---------- SUPPLIED DATA ----------

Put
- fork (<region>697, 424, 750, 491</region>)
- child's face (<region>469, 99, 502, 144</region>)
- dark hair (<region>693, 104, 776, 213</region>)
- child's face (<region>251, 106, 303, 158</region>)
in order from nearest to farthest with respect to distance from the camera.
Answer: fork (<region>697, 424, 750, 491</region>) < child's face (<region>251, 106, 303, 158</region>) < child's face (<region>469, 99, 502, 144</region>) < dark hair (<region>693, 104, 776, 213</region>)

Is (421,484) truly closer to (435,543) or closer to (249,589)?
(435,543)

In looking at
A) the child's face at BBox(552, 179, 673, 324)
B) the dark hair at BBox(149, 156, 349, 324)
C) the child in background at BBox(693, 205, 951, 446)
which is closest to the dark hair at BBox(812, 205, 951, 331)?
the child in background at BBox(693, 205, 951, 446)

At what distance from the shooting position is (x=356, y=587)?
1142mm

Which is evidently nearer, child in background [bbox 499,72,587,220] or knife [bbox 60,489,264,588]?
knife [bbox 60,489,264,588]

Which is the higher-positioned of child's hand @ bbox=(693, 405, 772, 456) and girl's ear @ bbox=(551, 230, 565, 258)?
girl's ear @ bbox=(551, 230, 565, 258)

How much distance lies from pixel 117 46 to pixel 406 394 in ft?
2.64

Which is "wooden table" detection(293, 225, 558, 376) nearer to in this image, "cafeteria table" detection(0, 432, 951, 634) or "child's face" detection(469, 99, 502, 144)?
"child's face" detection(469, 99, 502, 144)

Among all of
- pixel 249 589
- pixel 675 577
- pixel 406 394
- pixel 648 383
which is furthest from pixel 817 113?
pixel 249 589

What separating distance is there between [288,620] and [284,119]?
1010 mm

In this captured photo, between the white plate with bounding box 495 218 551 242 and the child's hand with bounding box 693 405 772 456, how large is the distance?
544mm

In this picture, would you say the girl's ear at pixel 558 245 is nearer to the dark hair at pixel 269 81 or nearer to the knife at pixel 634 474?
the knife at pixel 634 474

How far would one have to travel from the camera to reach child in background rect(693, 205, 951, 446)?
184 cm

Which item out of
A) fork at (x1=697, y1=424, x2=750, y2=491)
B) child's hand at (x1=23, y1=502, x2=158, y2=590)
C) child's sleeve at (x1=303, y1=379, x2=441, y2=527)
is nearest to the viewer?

----------

◆ WHAT IS REQUIRED ◆
Render the data above as a JSON list of strings with one string per line, leaving out blank lines.

◆ EXERCISE OUTPUT ◆
[
  "Put",
  "- fork (<region>697, 424, 750, 491</region>)",
  "- child's face (<region>469, 99, 502, 144</region>)",
  "- dark hair (<region>693, 104, 776, 213</region>)",
  "- child's face (<region>251, 106, 303, 158</region>)",
  "in order from nearest to farthest with respect to distance from the camera.",
  "Answer: fork (<region>697, 424, 750, 491</region>) < child's face (<region>251, 106, 303, 158</region>) < child's face (<region>469, 99, 502, 144</region>) < dark hair (<region>693, 104, 776, 213</region>)",
  "Is (421,484) truly closer to (435,543) or closer to (249,589)?",
  "(435,543)",
  "In looking at",
  "A) the child's face at BBox(552, 179, 673, 324)",
  "B) the dark hair at BBox(149, 156, 349, 324)",
  "C) the child in background at BBox(693, 205, 951, 446)",
  "which is closest to the dark hair at BBox(812, 205, 951, 331)?",
  "the child in background at BBox(693, 205, 951, 446)",
  "At what distance from the shooting position is (x=356, y=587)?",
  "1142mm",
  "Which is evidently nearer, child in background [bbox 499,72,587,220] or knife [bbox 60,489,264,588]?",
  "knife [bbox 60,489,264,588]",
  "Which is the higher-positioned of child's hand @ bbox=(693, 405, 772, 456) and girl's ear @ bbox=(551, 230, 565, 258)?",
  "girl's ear @ bbox=(551, 230, 565, 258)",
  "How much distance lies from pixel 117 46 to pixel 406 394 in ft?",
  "2.64",
  "Which is \"wooden table\" detection(293, 225, 558, 376) nearer to in this image, \"cafeteria table\" detection(0, 432, 951, 634) or \"child's face\" detection(469, 99, 502, 144)?",
  "\"child's face\" detection(469, 99, 502, 144)",
  "Among all of",
  "- pixel 249 589",
  "- pixel 675 577",
  "- pixel 406 394",
  "- pixel 648 383",
  "which is furthest from pixel 817 113?",
  "pixel 249 589",
  "What separating distance is there between [288,620] and [284,119]?",
  "1010 mm",
  "In this captured photo, between the white plate with bounding box 495 218 551 242 and the child's hand with bounding box 693 405 772 456, how large is the distance?",
  "544mm",
  "In this picture, would you say the girl's ear at pixel 558 245 is nearer to the dark hair at pixel 269 81 or nearer to the knife at pixel 634 474?",
  "the knife at pixel 634 474",
  "How far would one have to travel from the camera to reach child in background rect(693, 205, 951, 446)?",
  "184 cm",
  "Which item out of",
  "A) fork at (x1=697, y1=424, x2=750, y2=491)",
  "B) child's hand at (x1=23, y1=502, x2=158, y2=590)",
  "C) child's sleeve at (x1=303, y1=379, x2=441, y2=527)",
  "is nearest to the viewer?"
]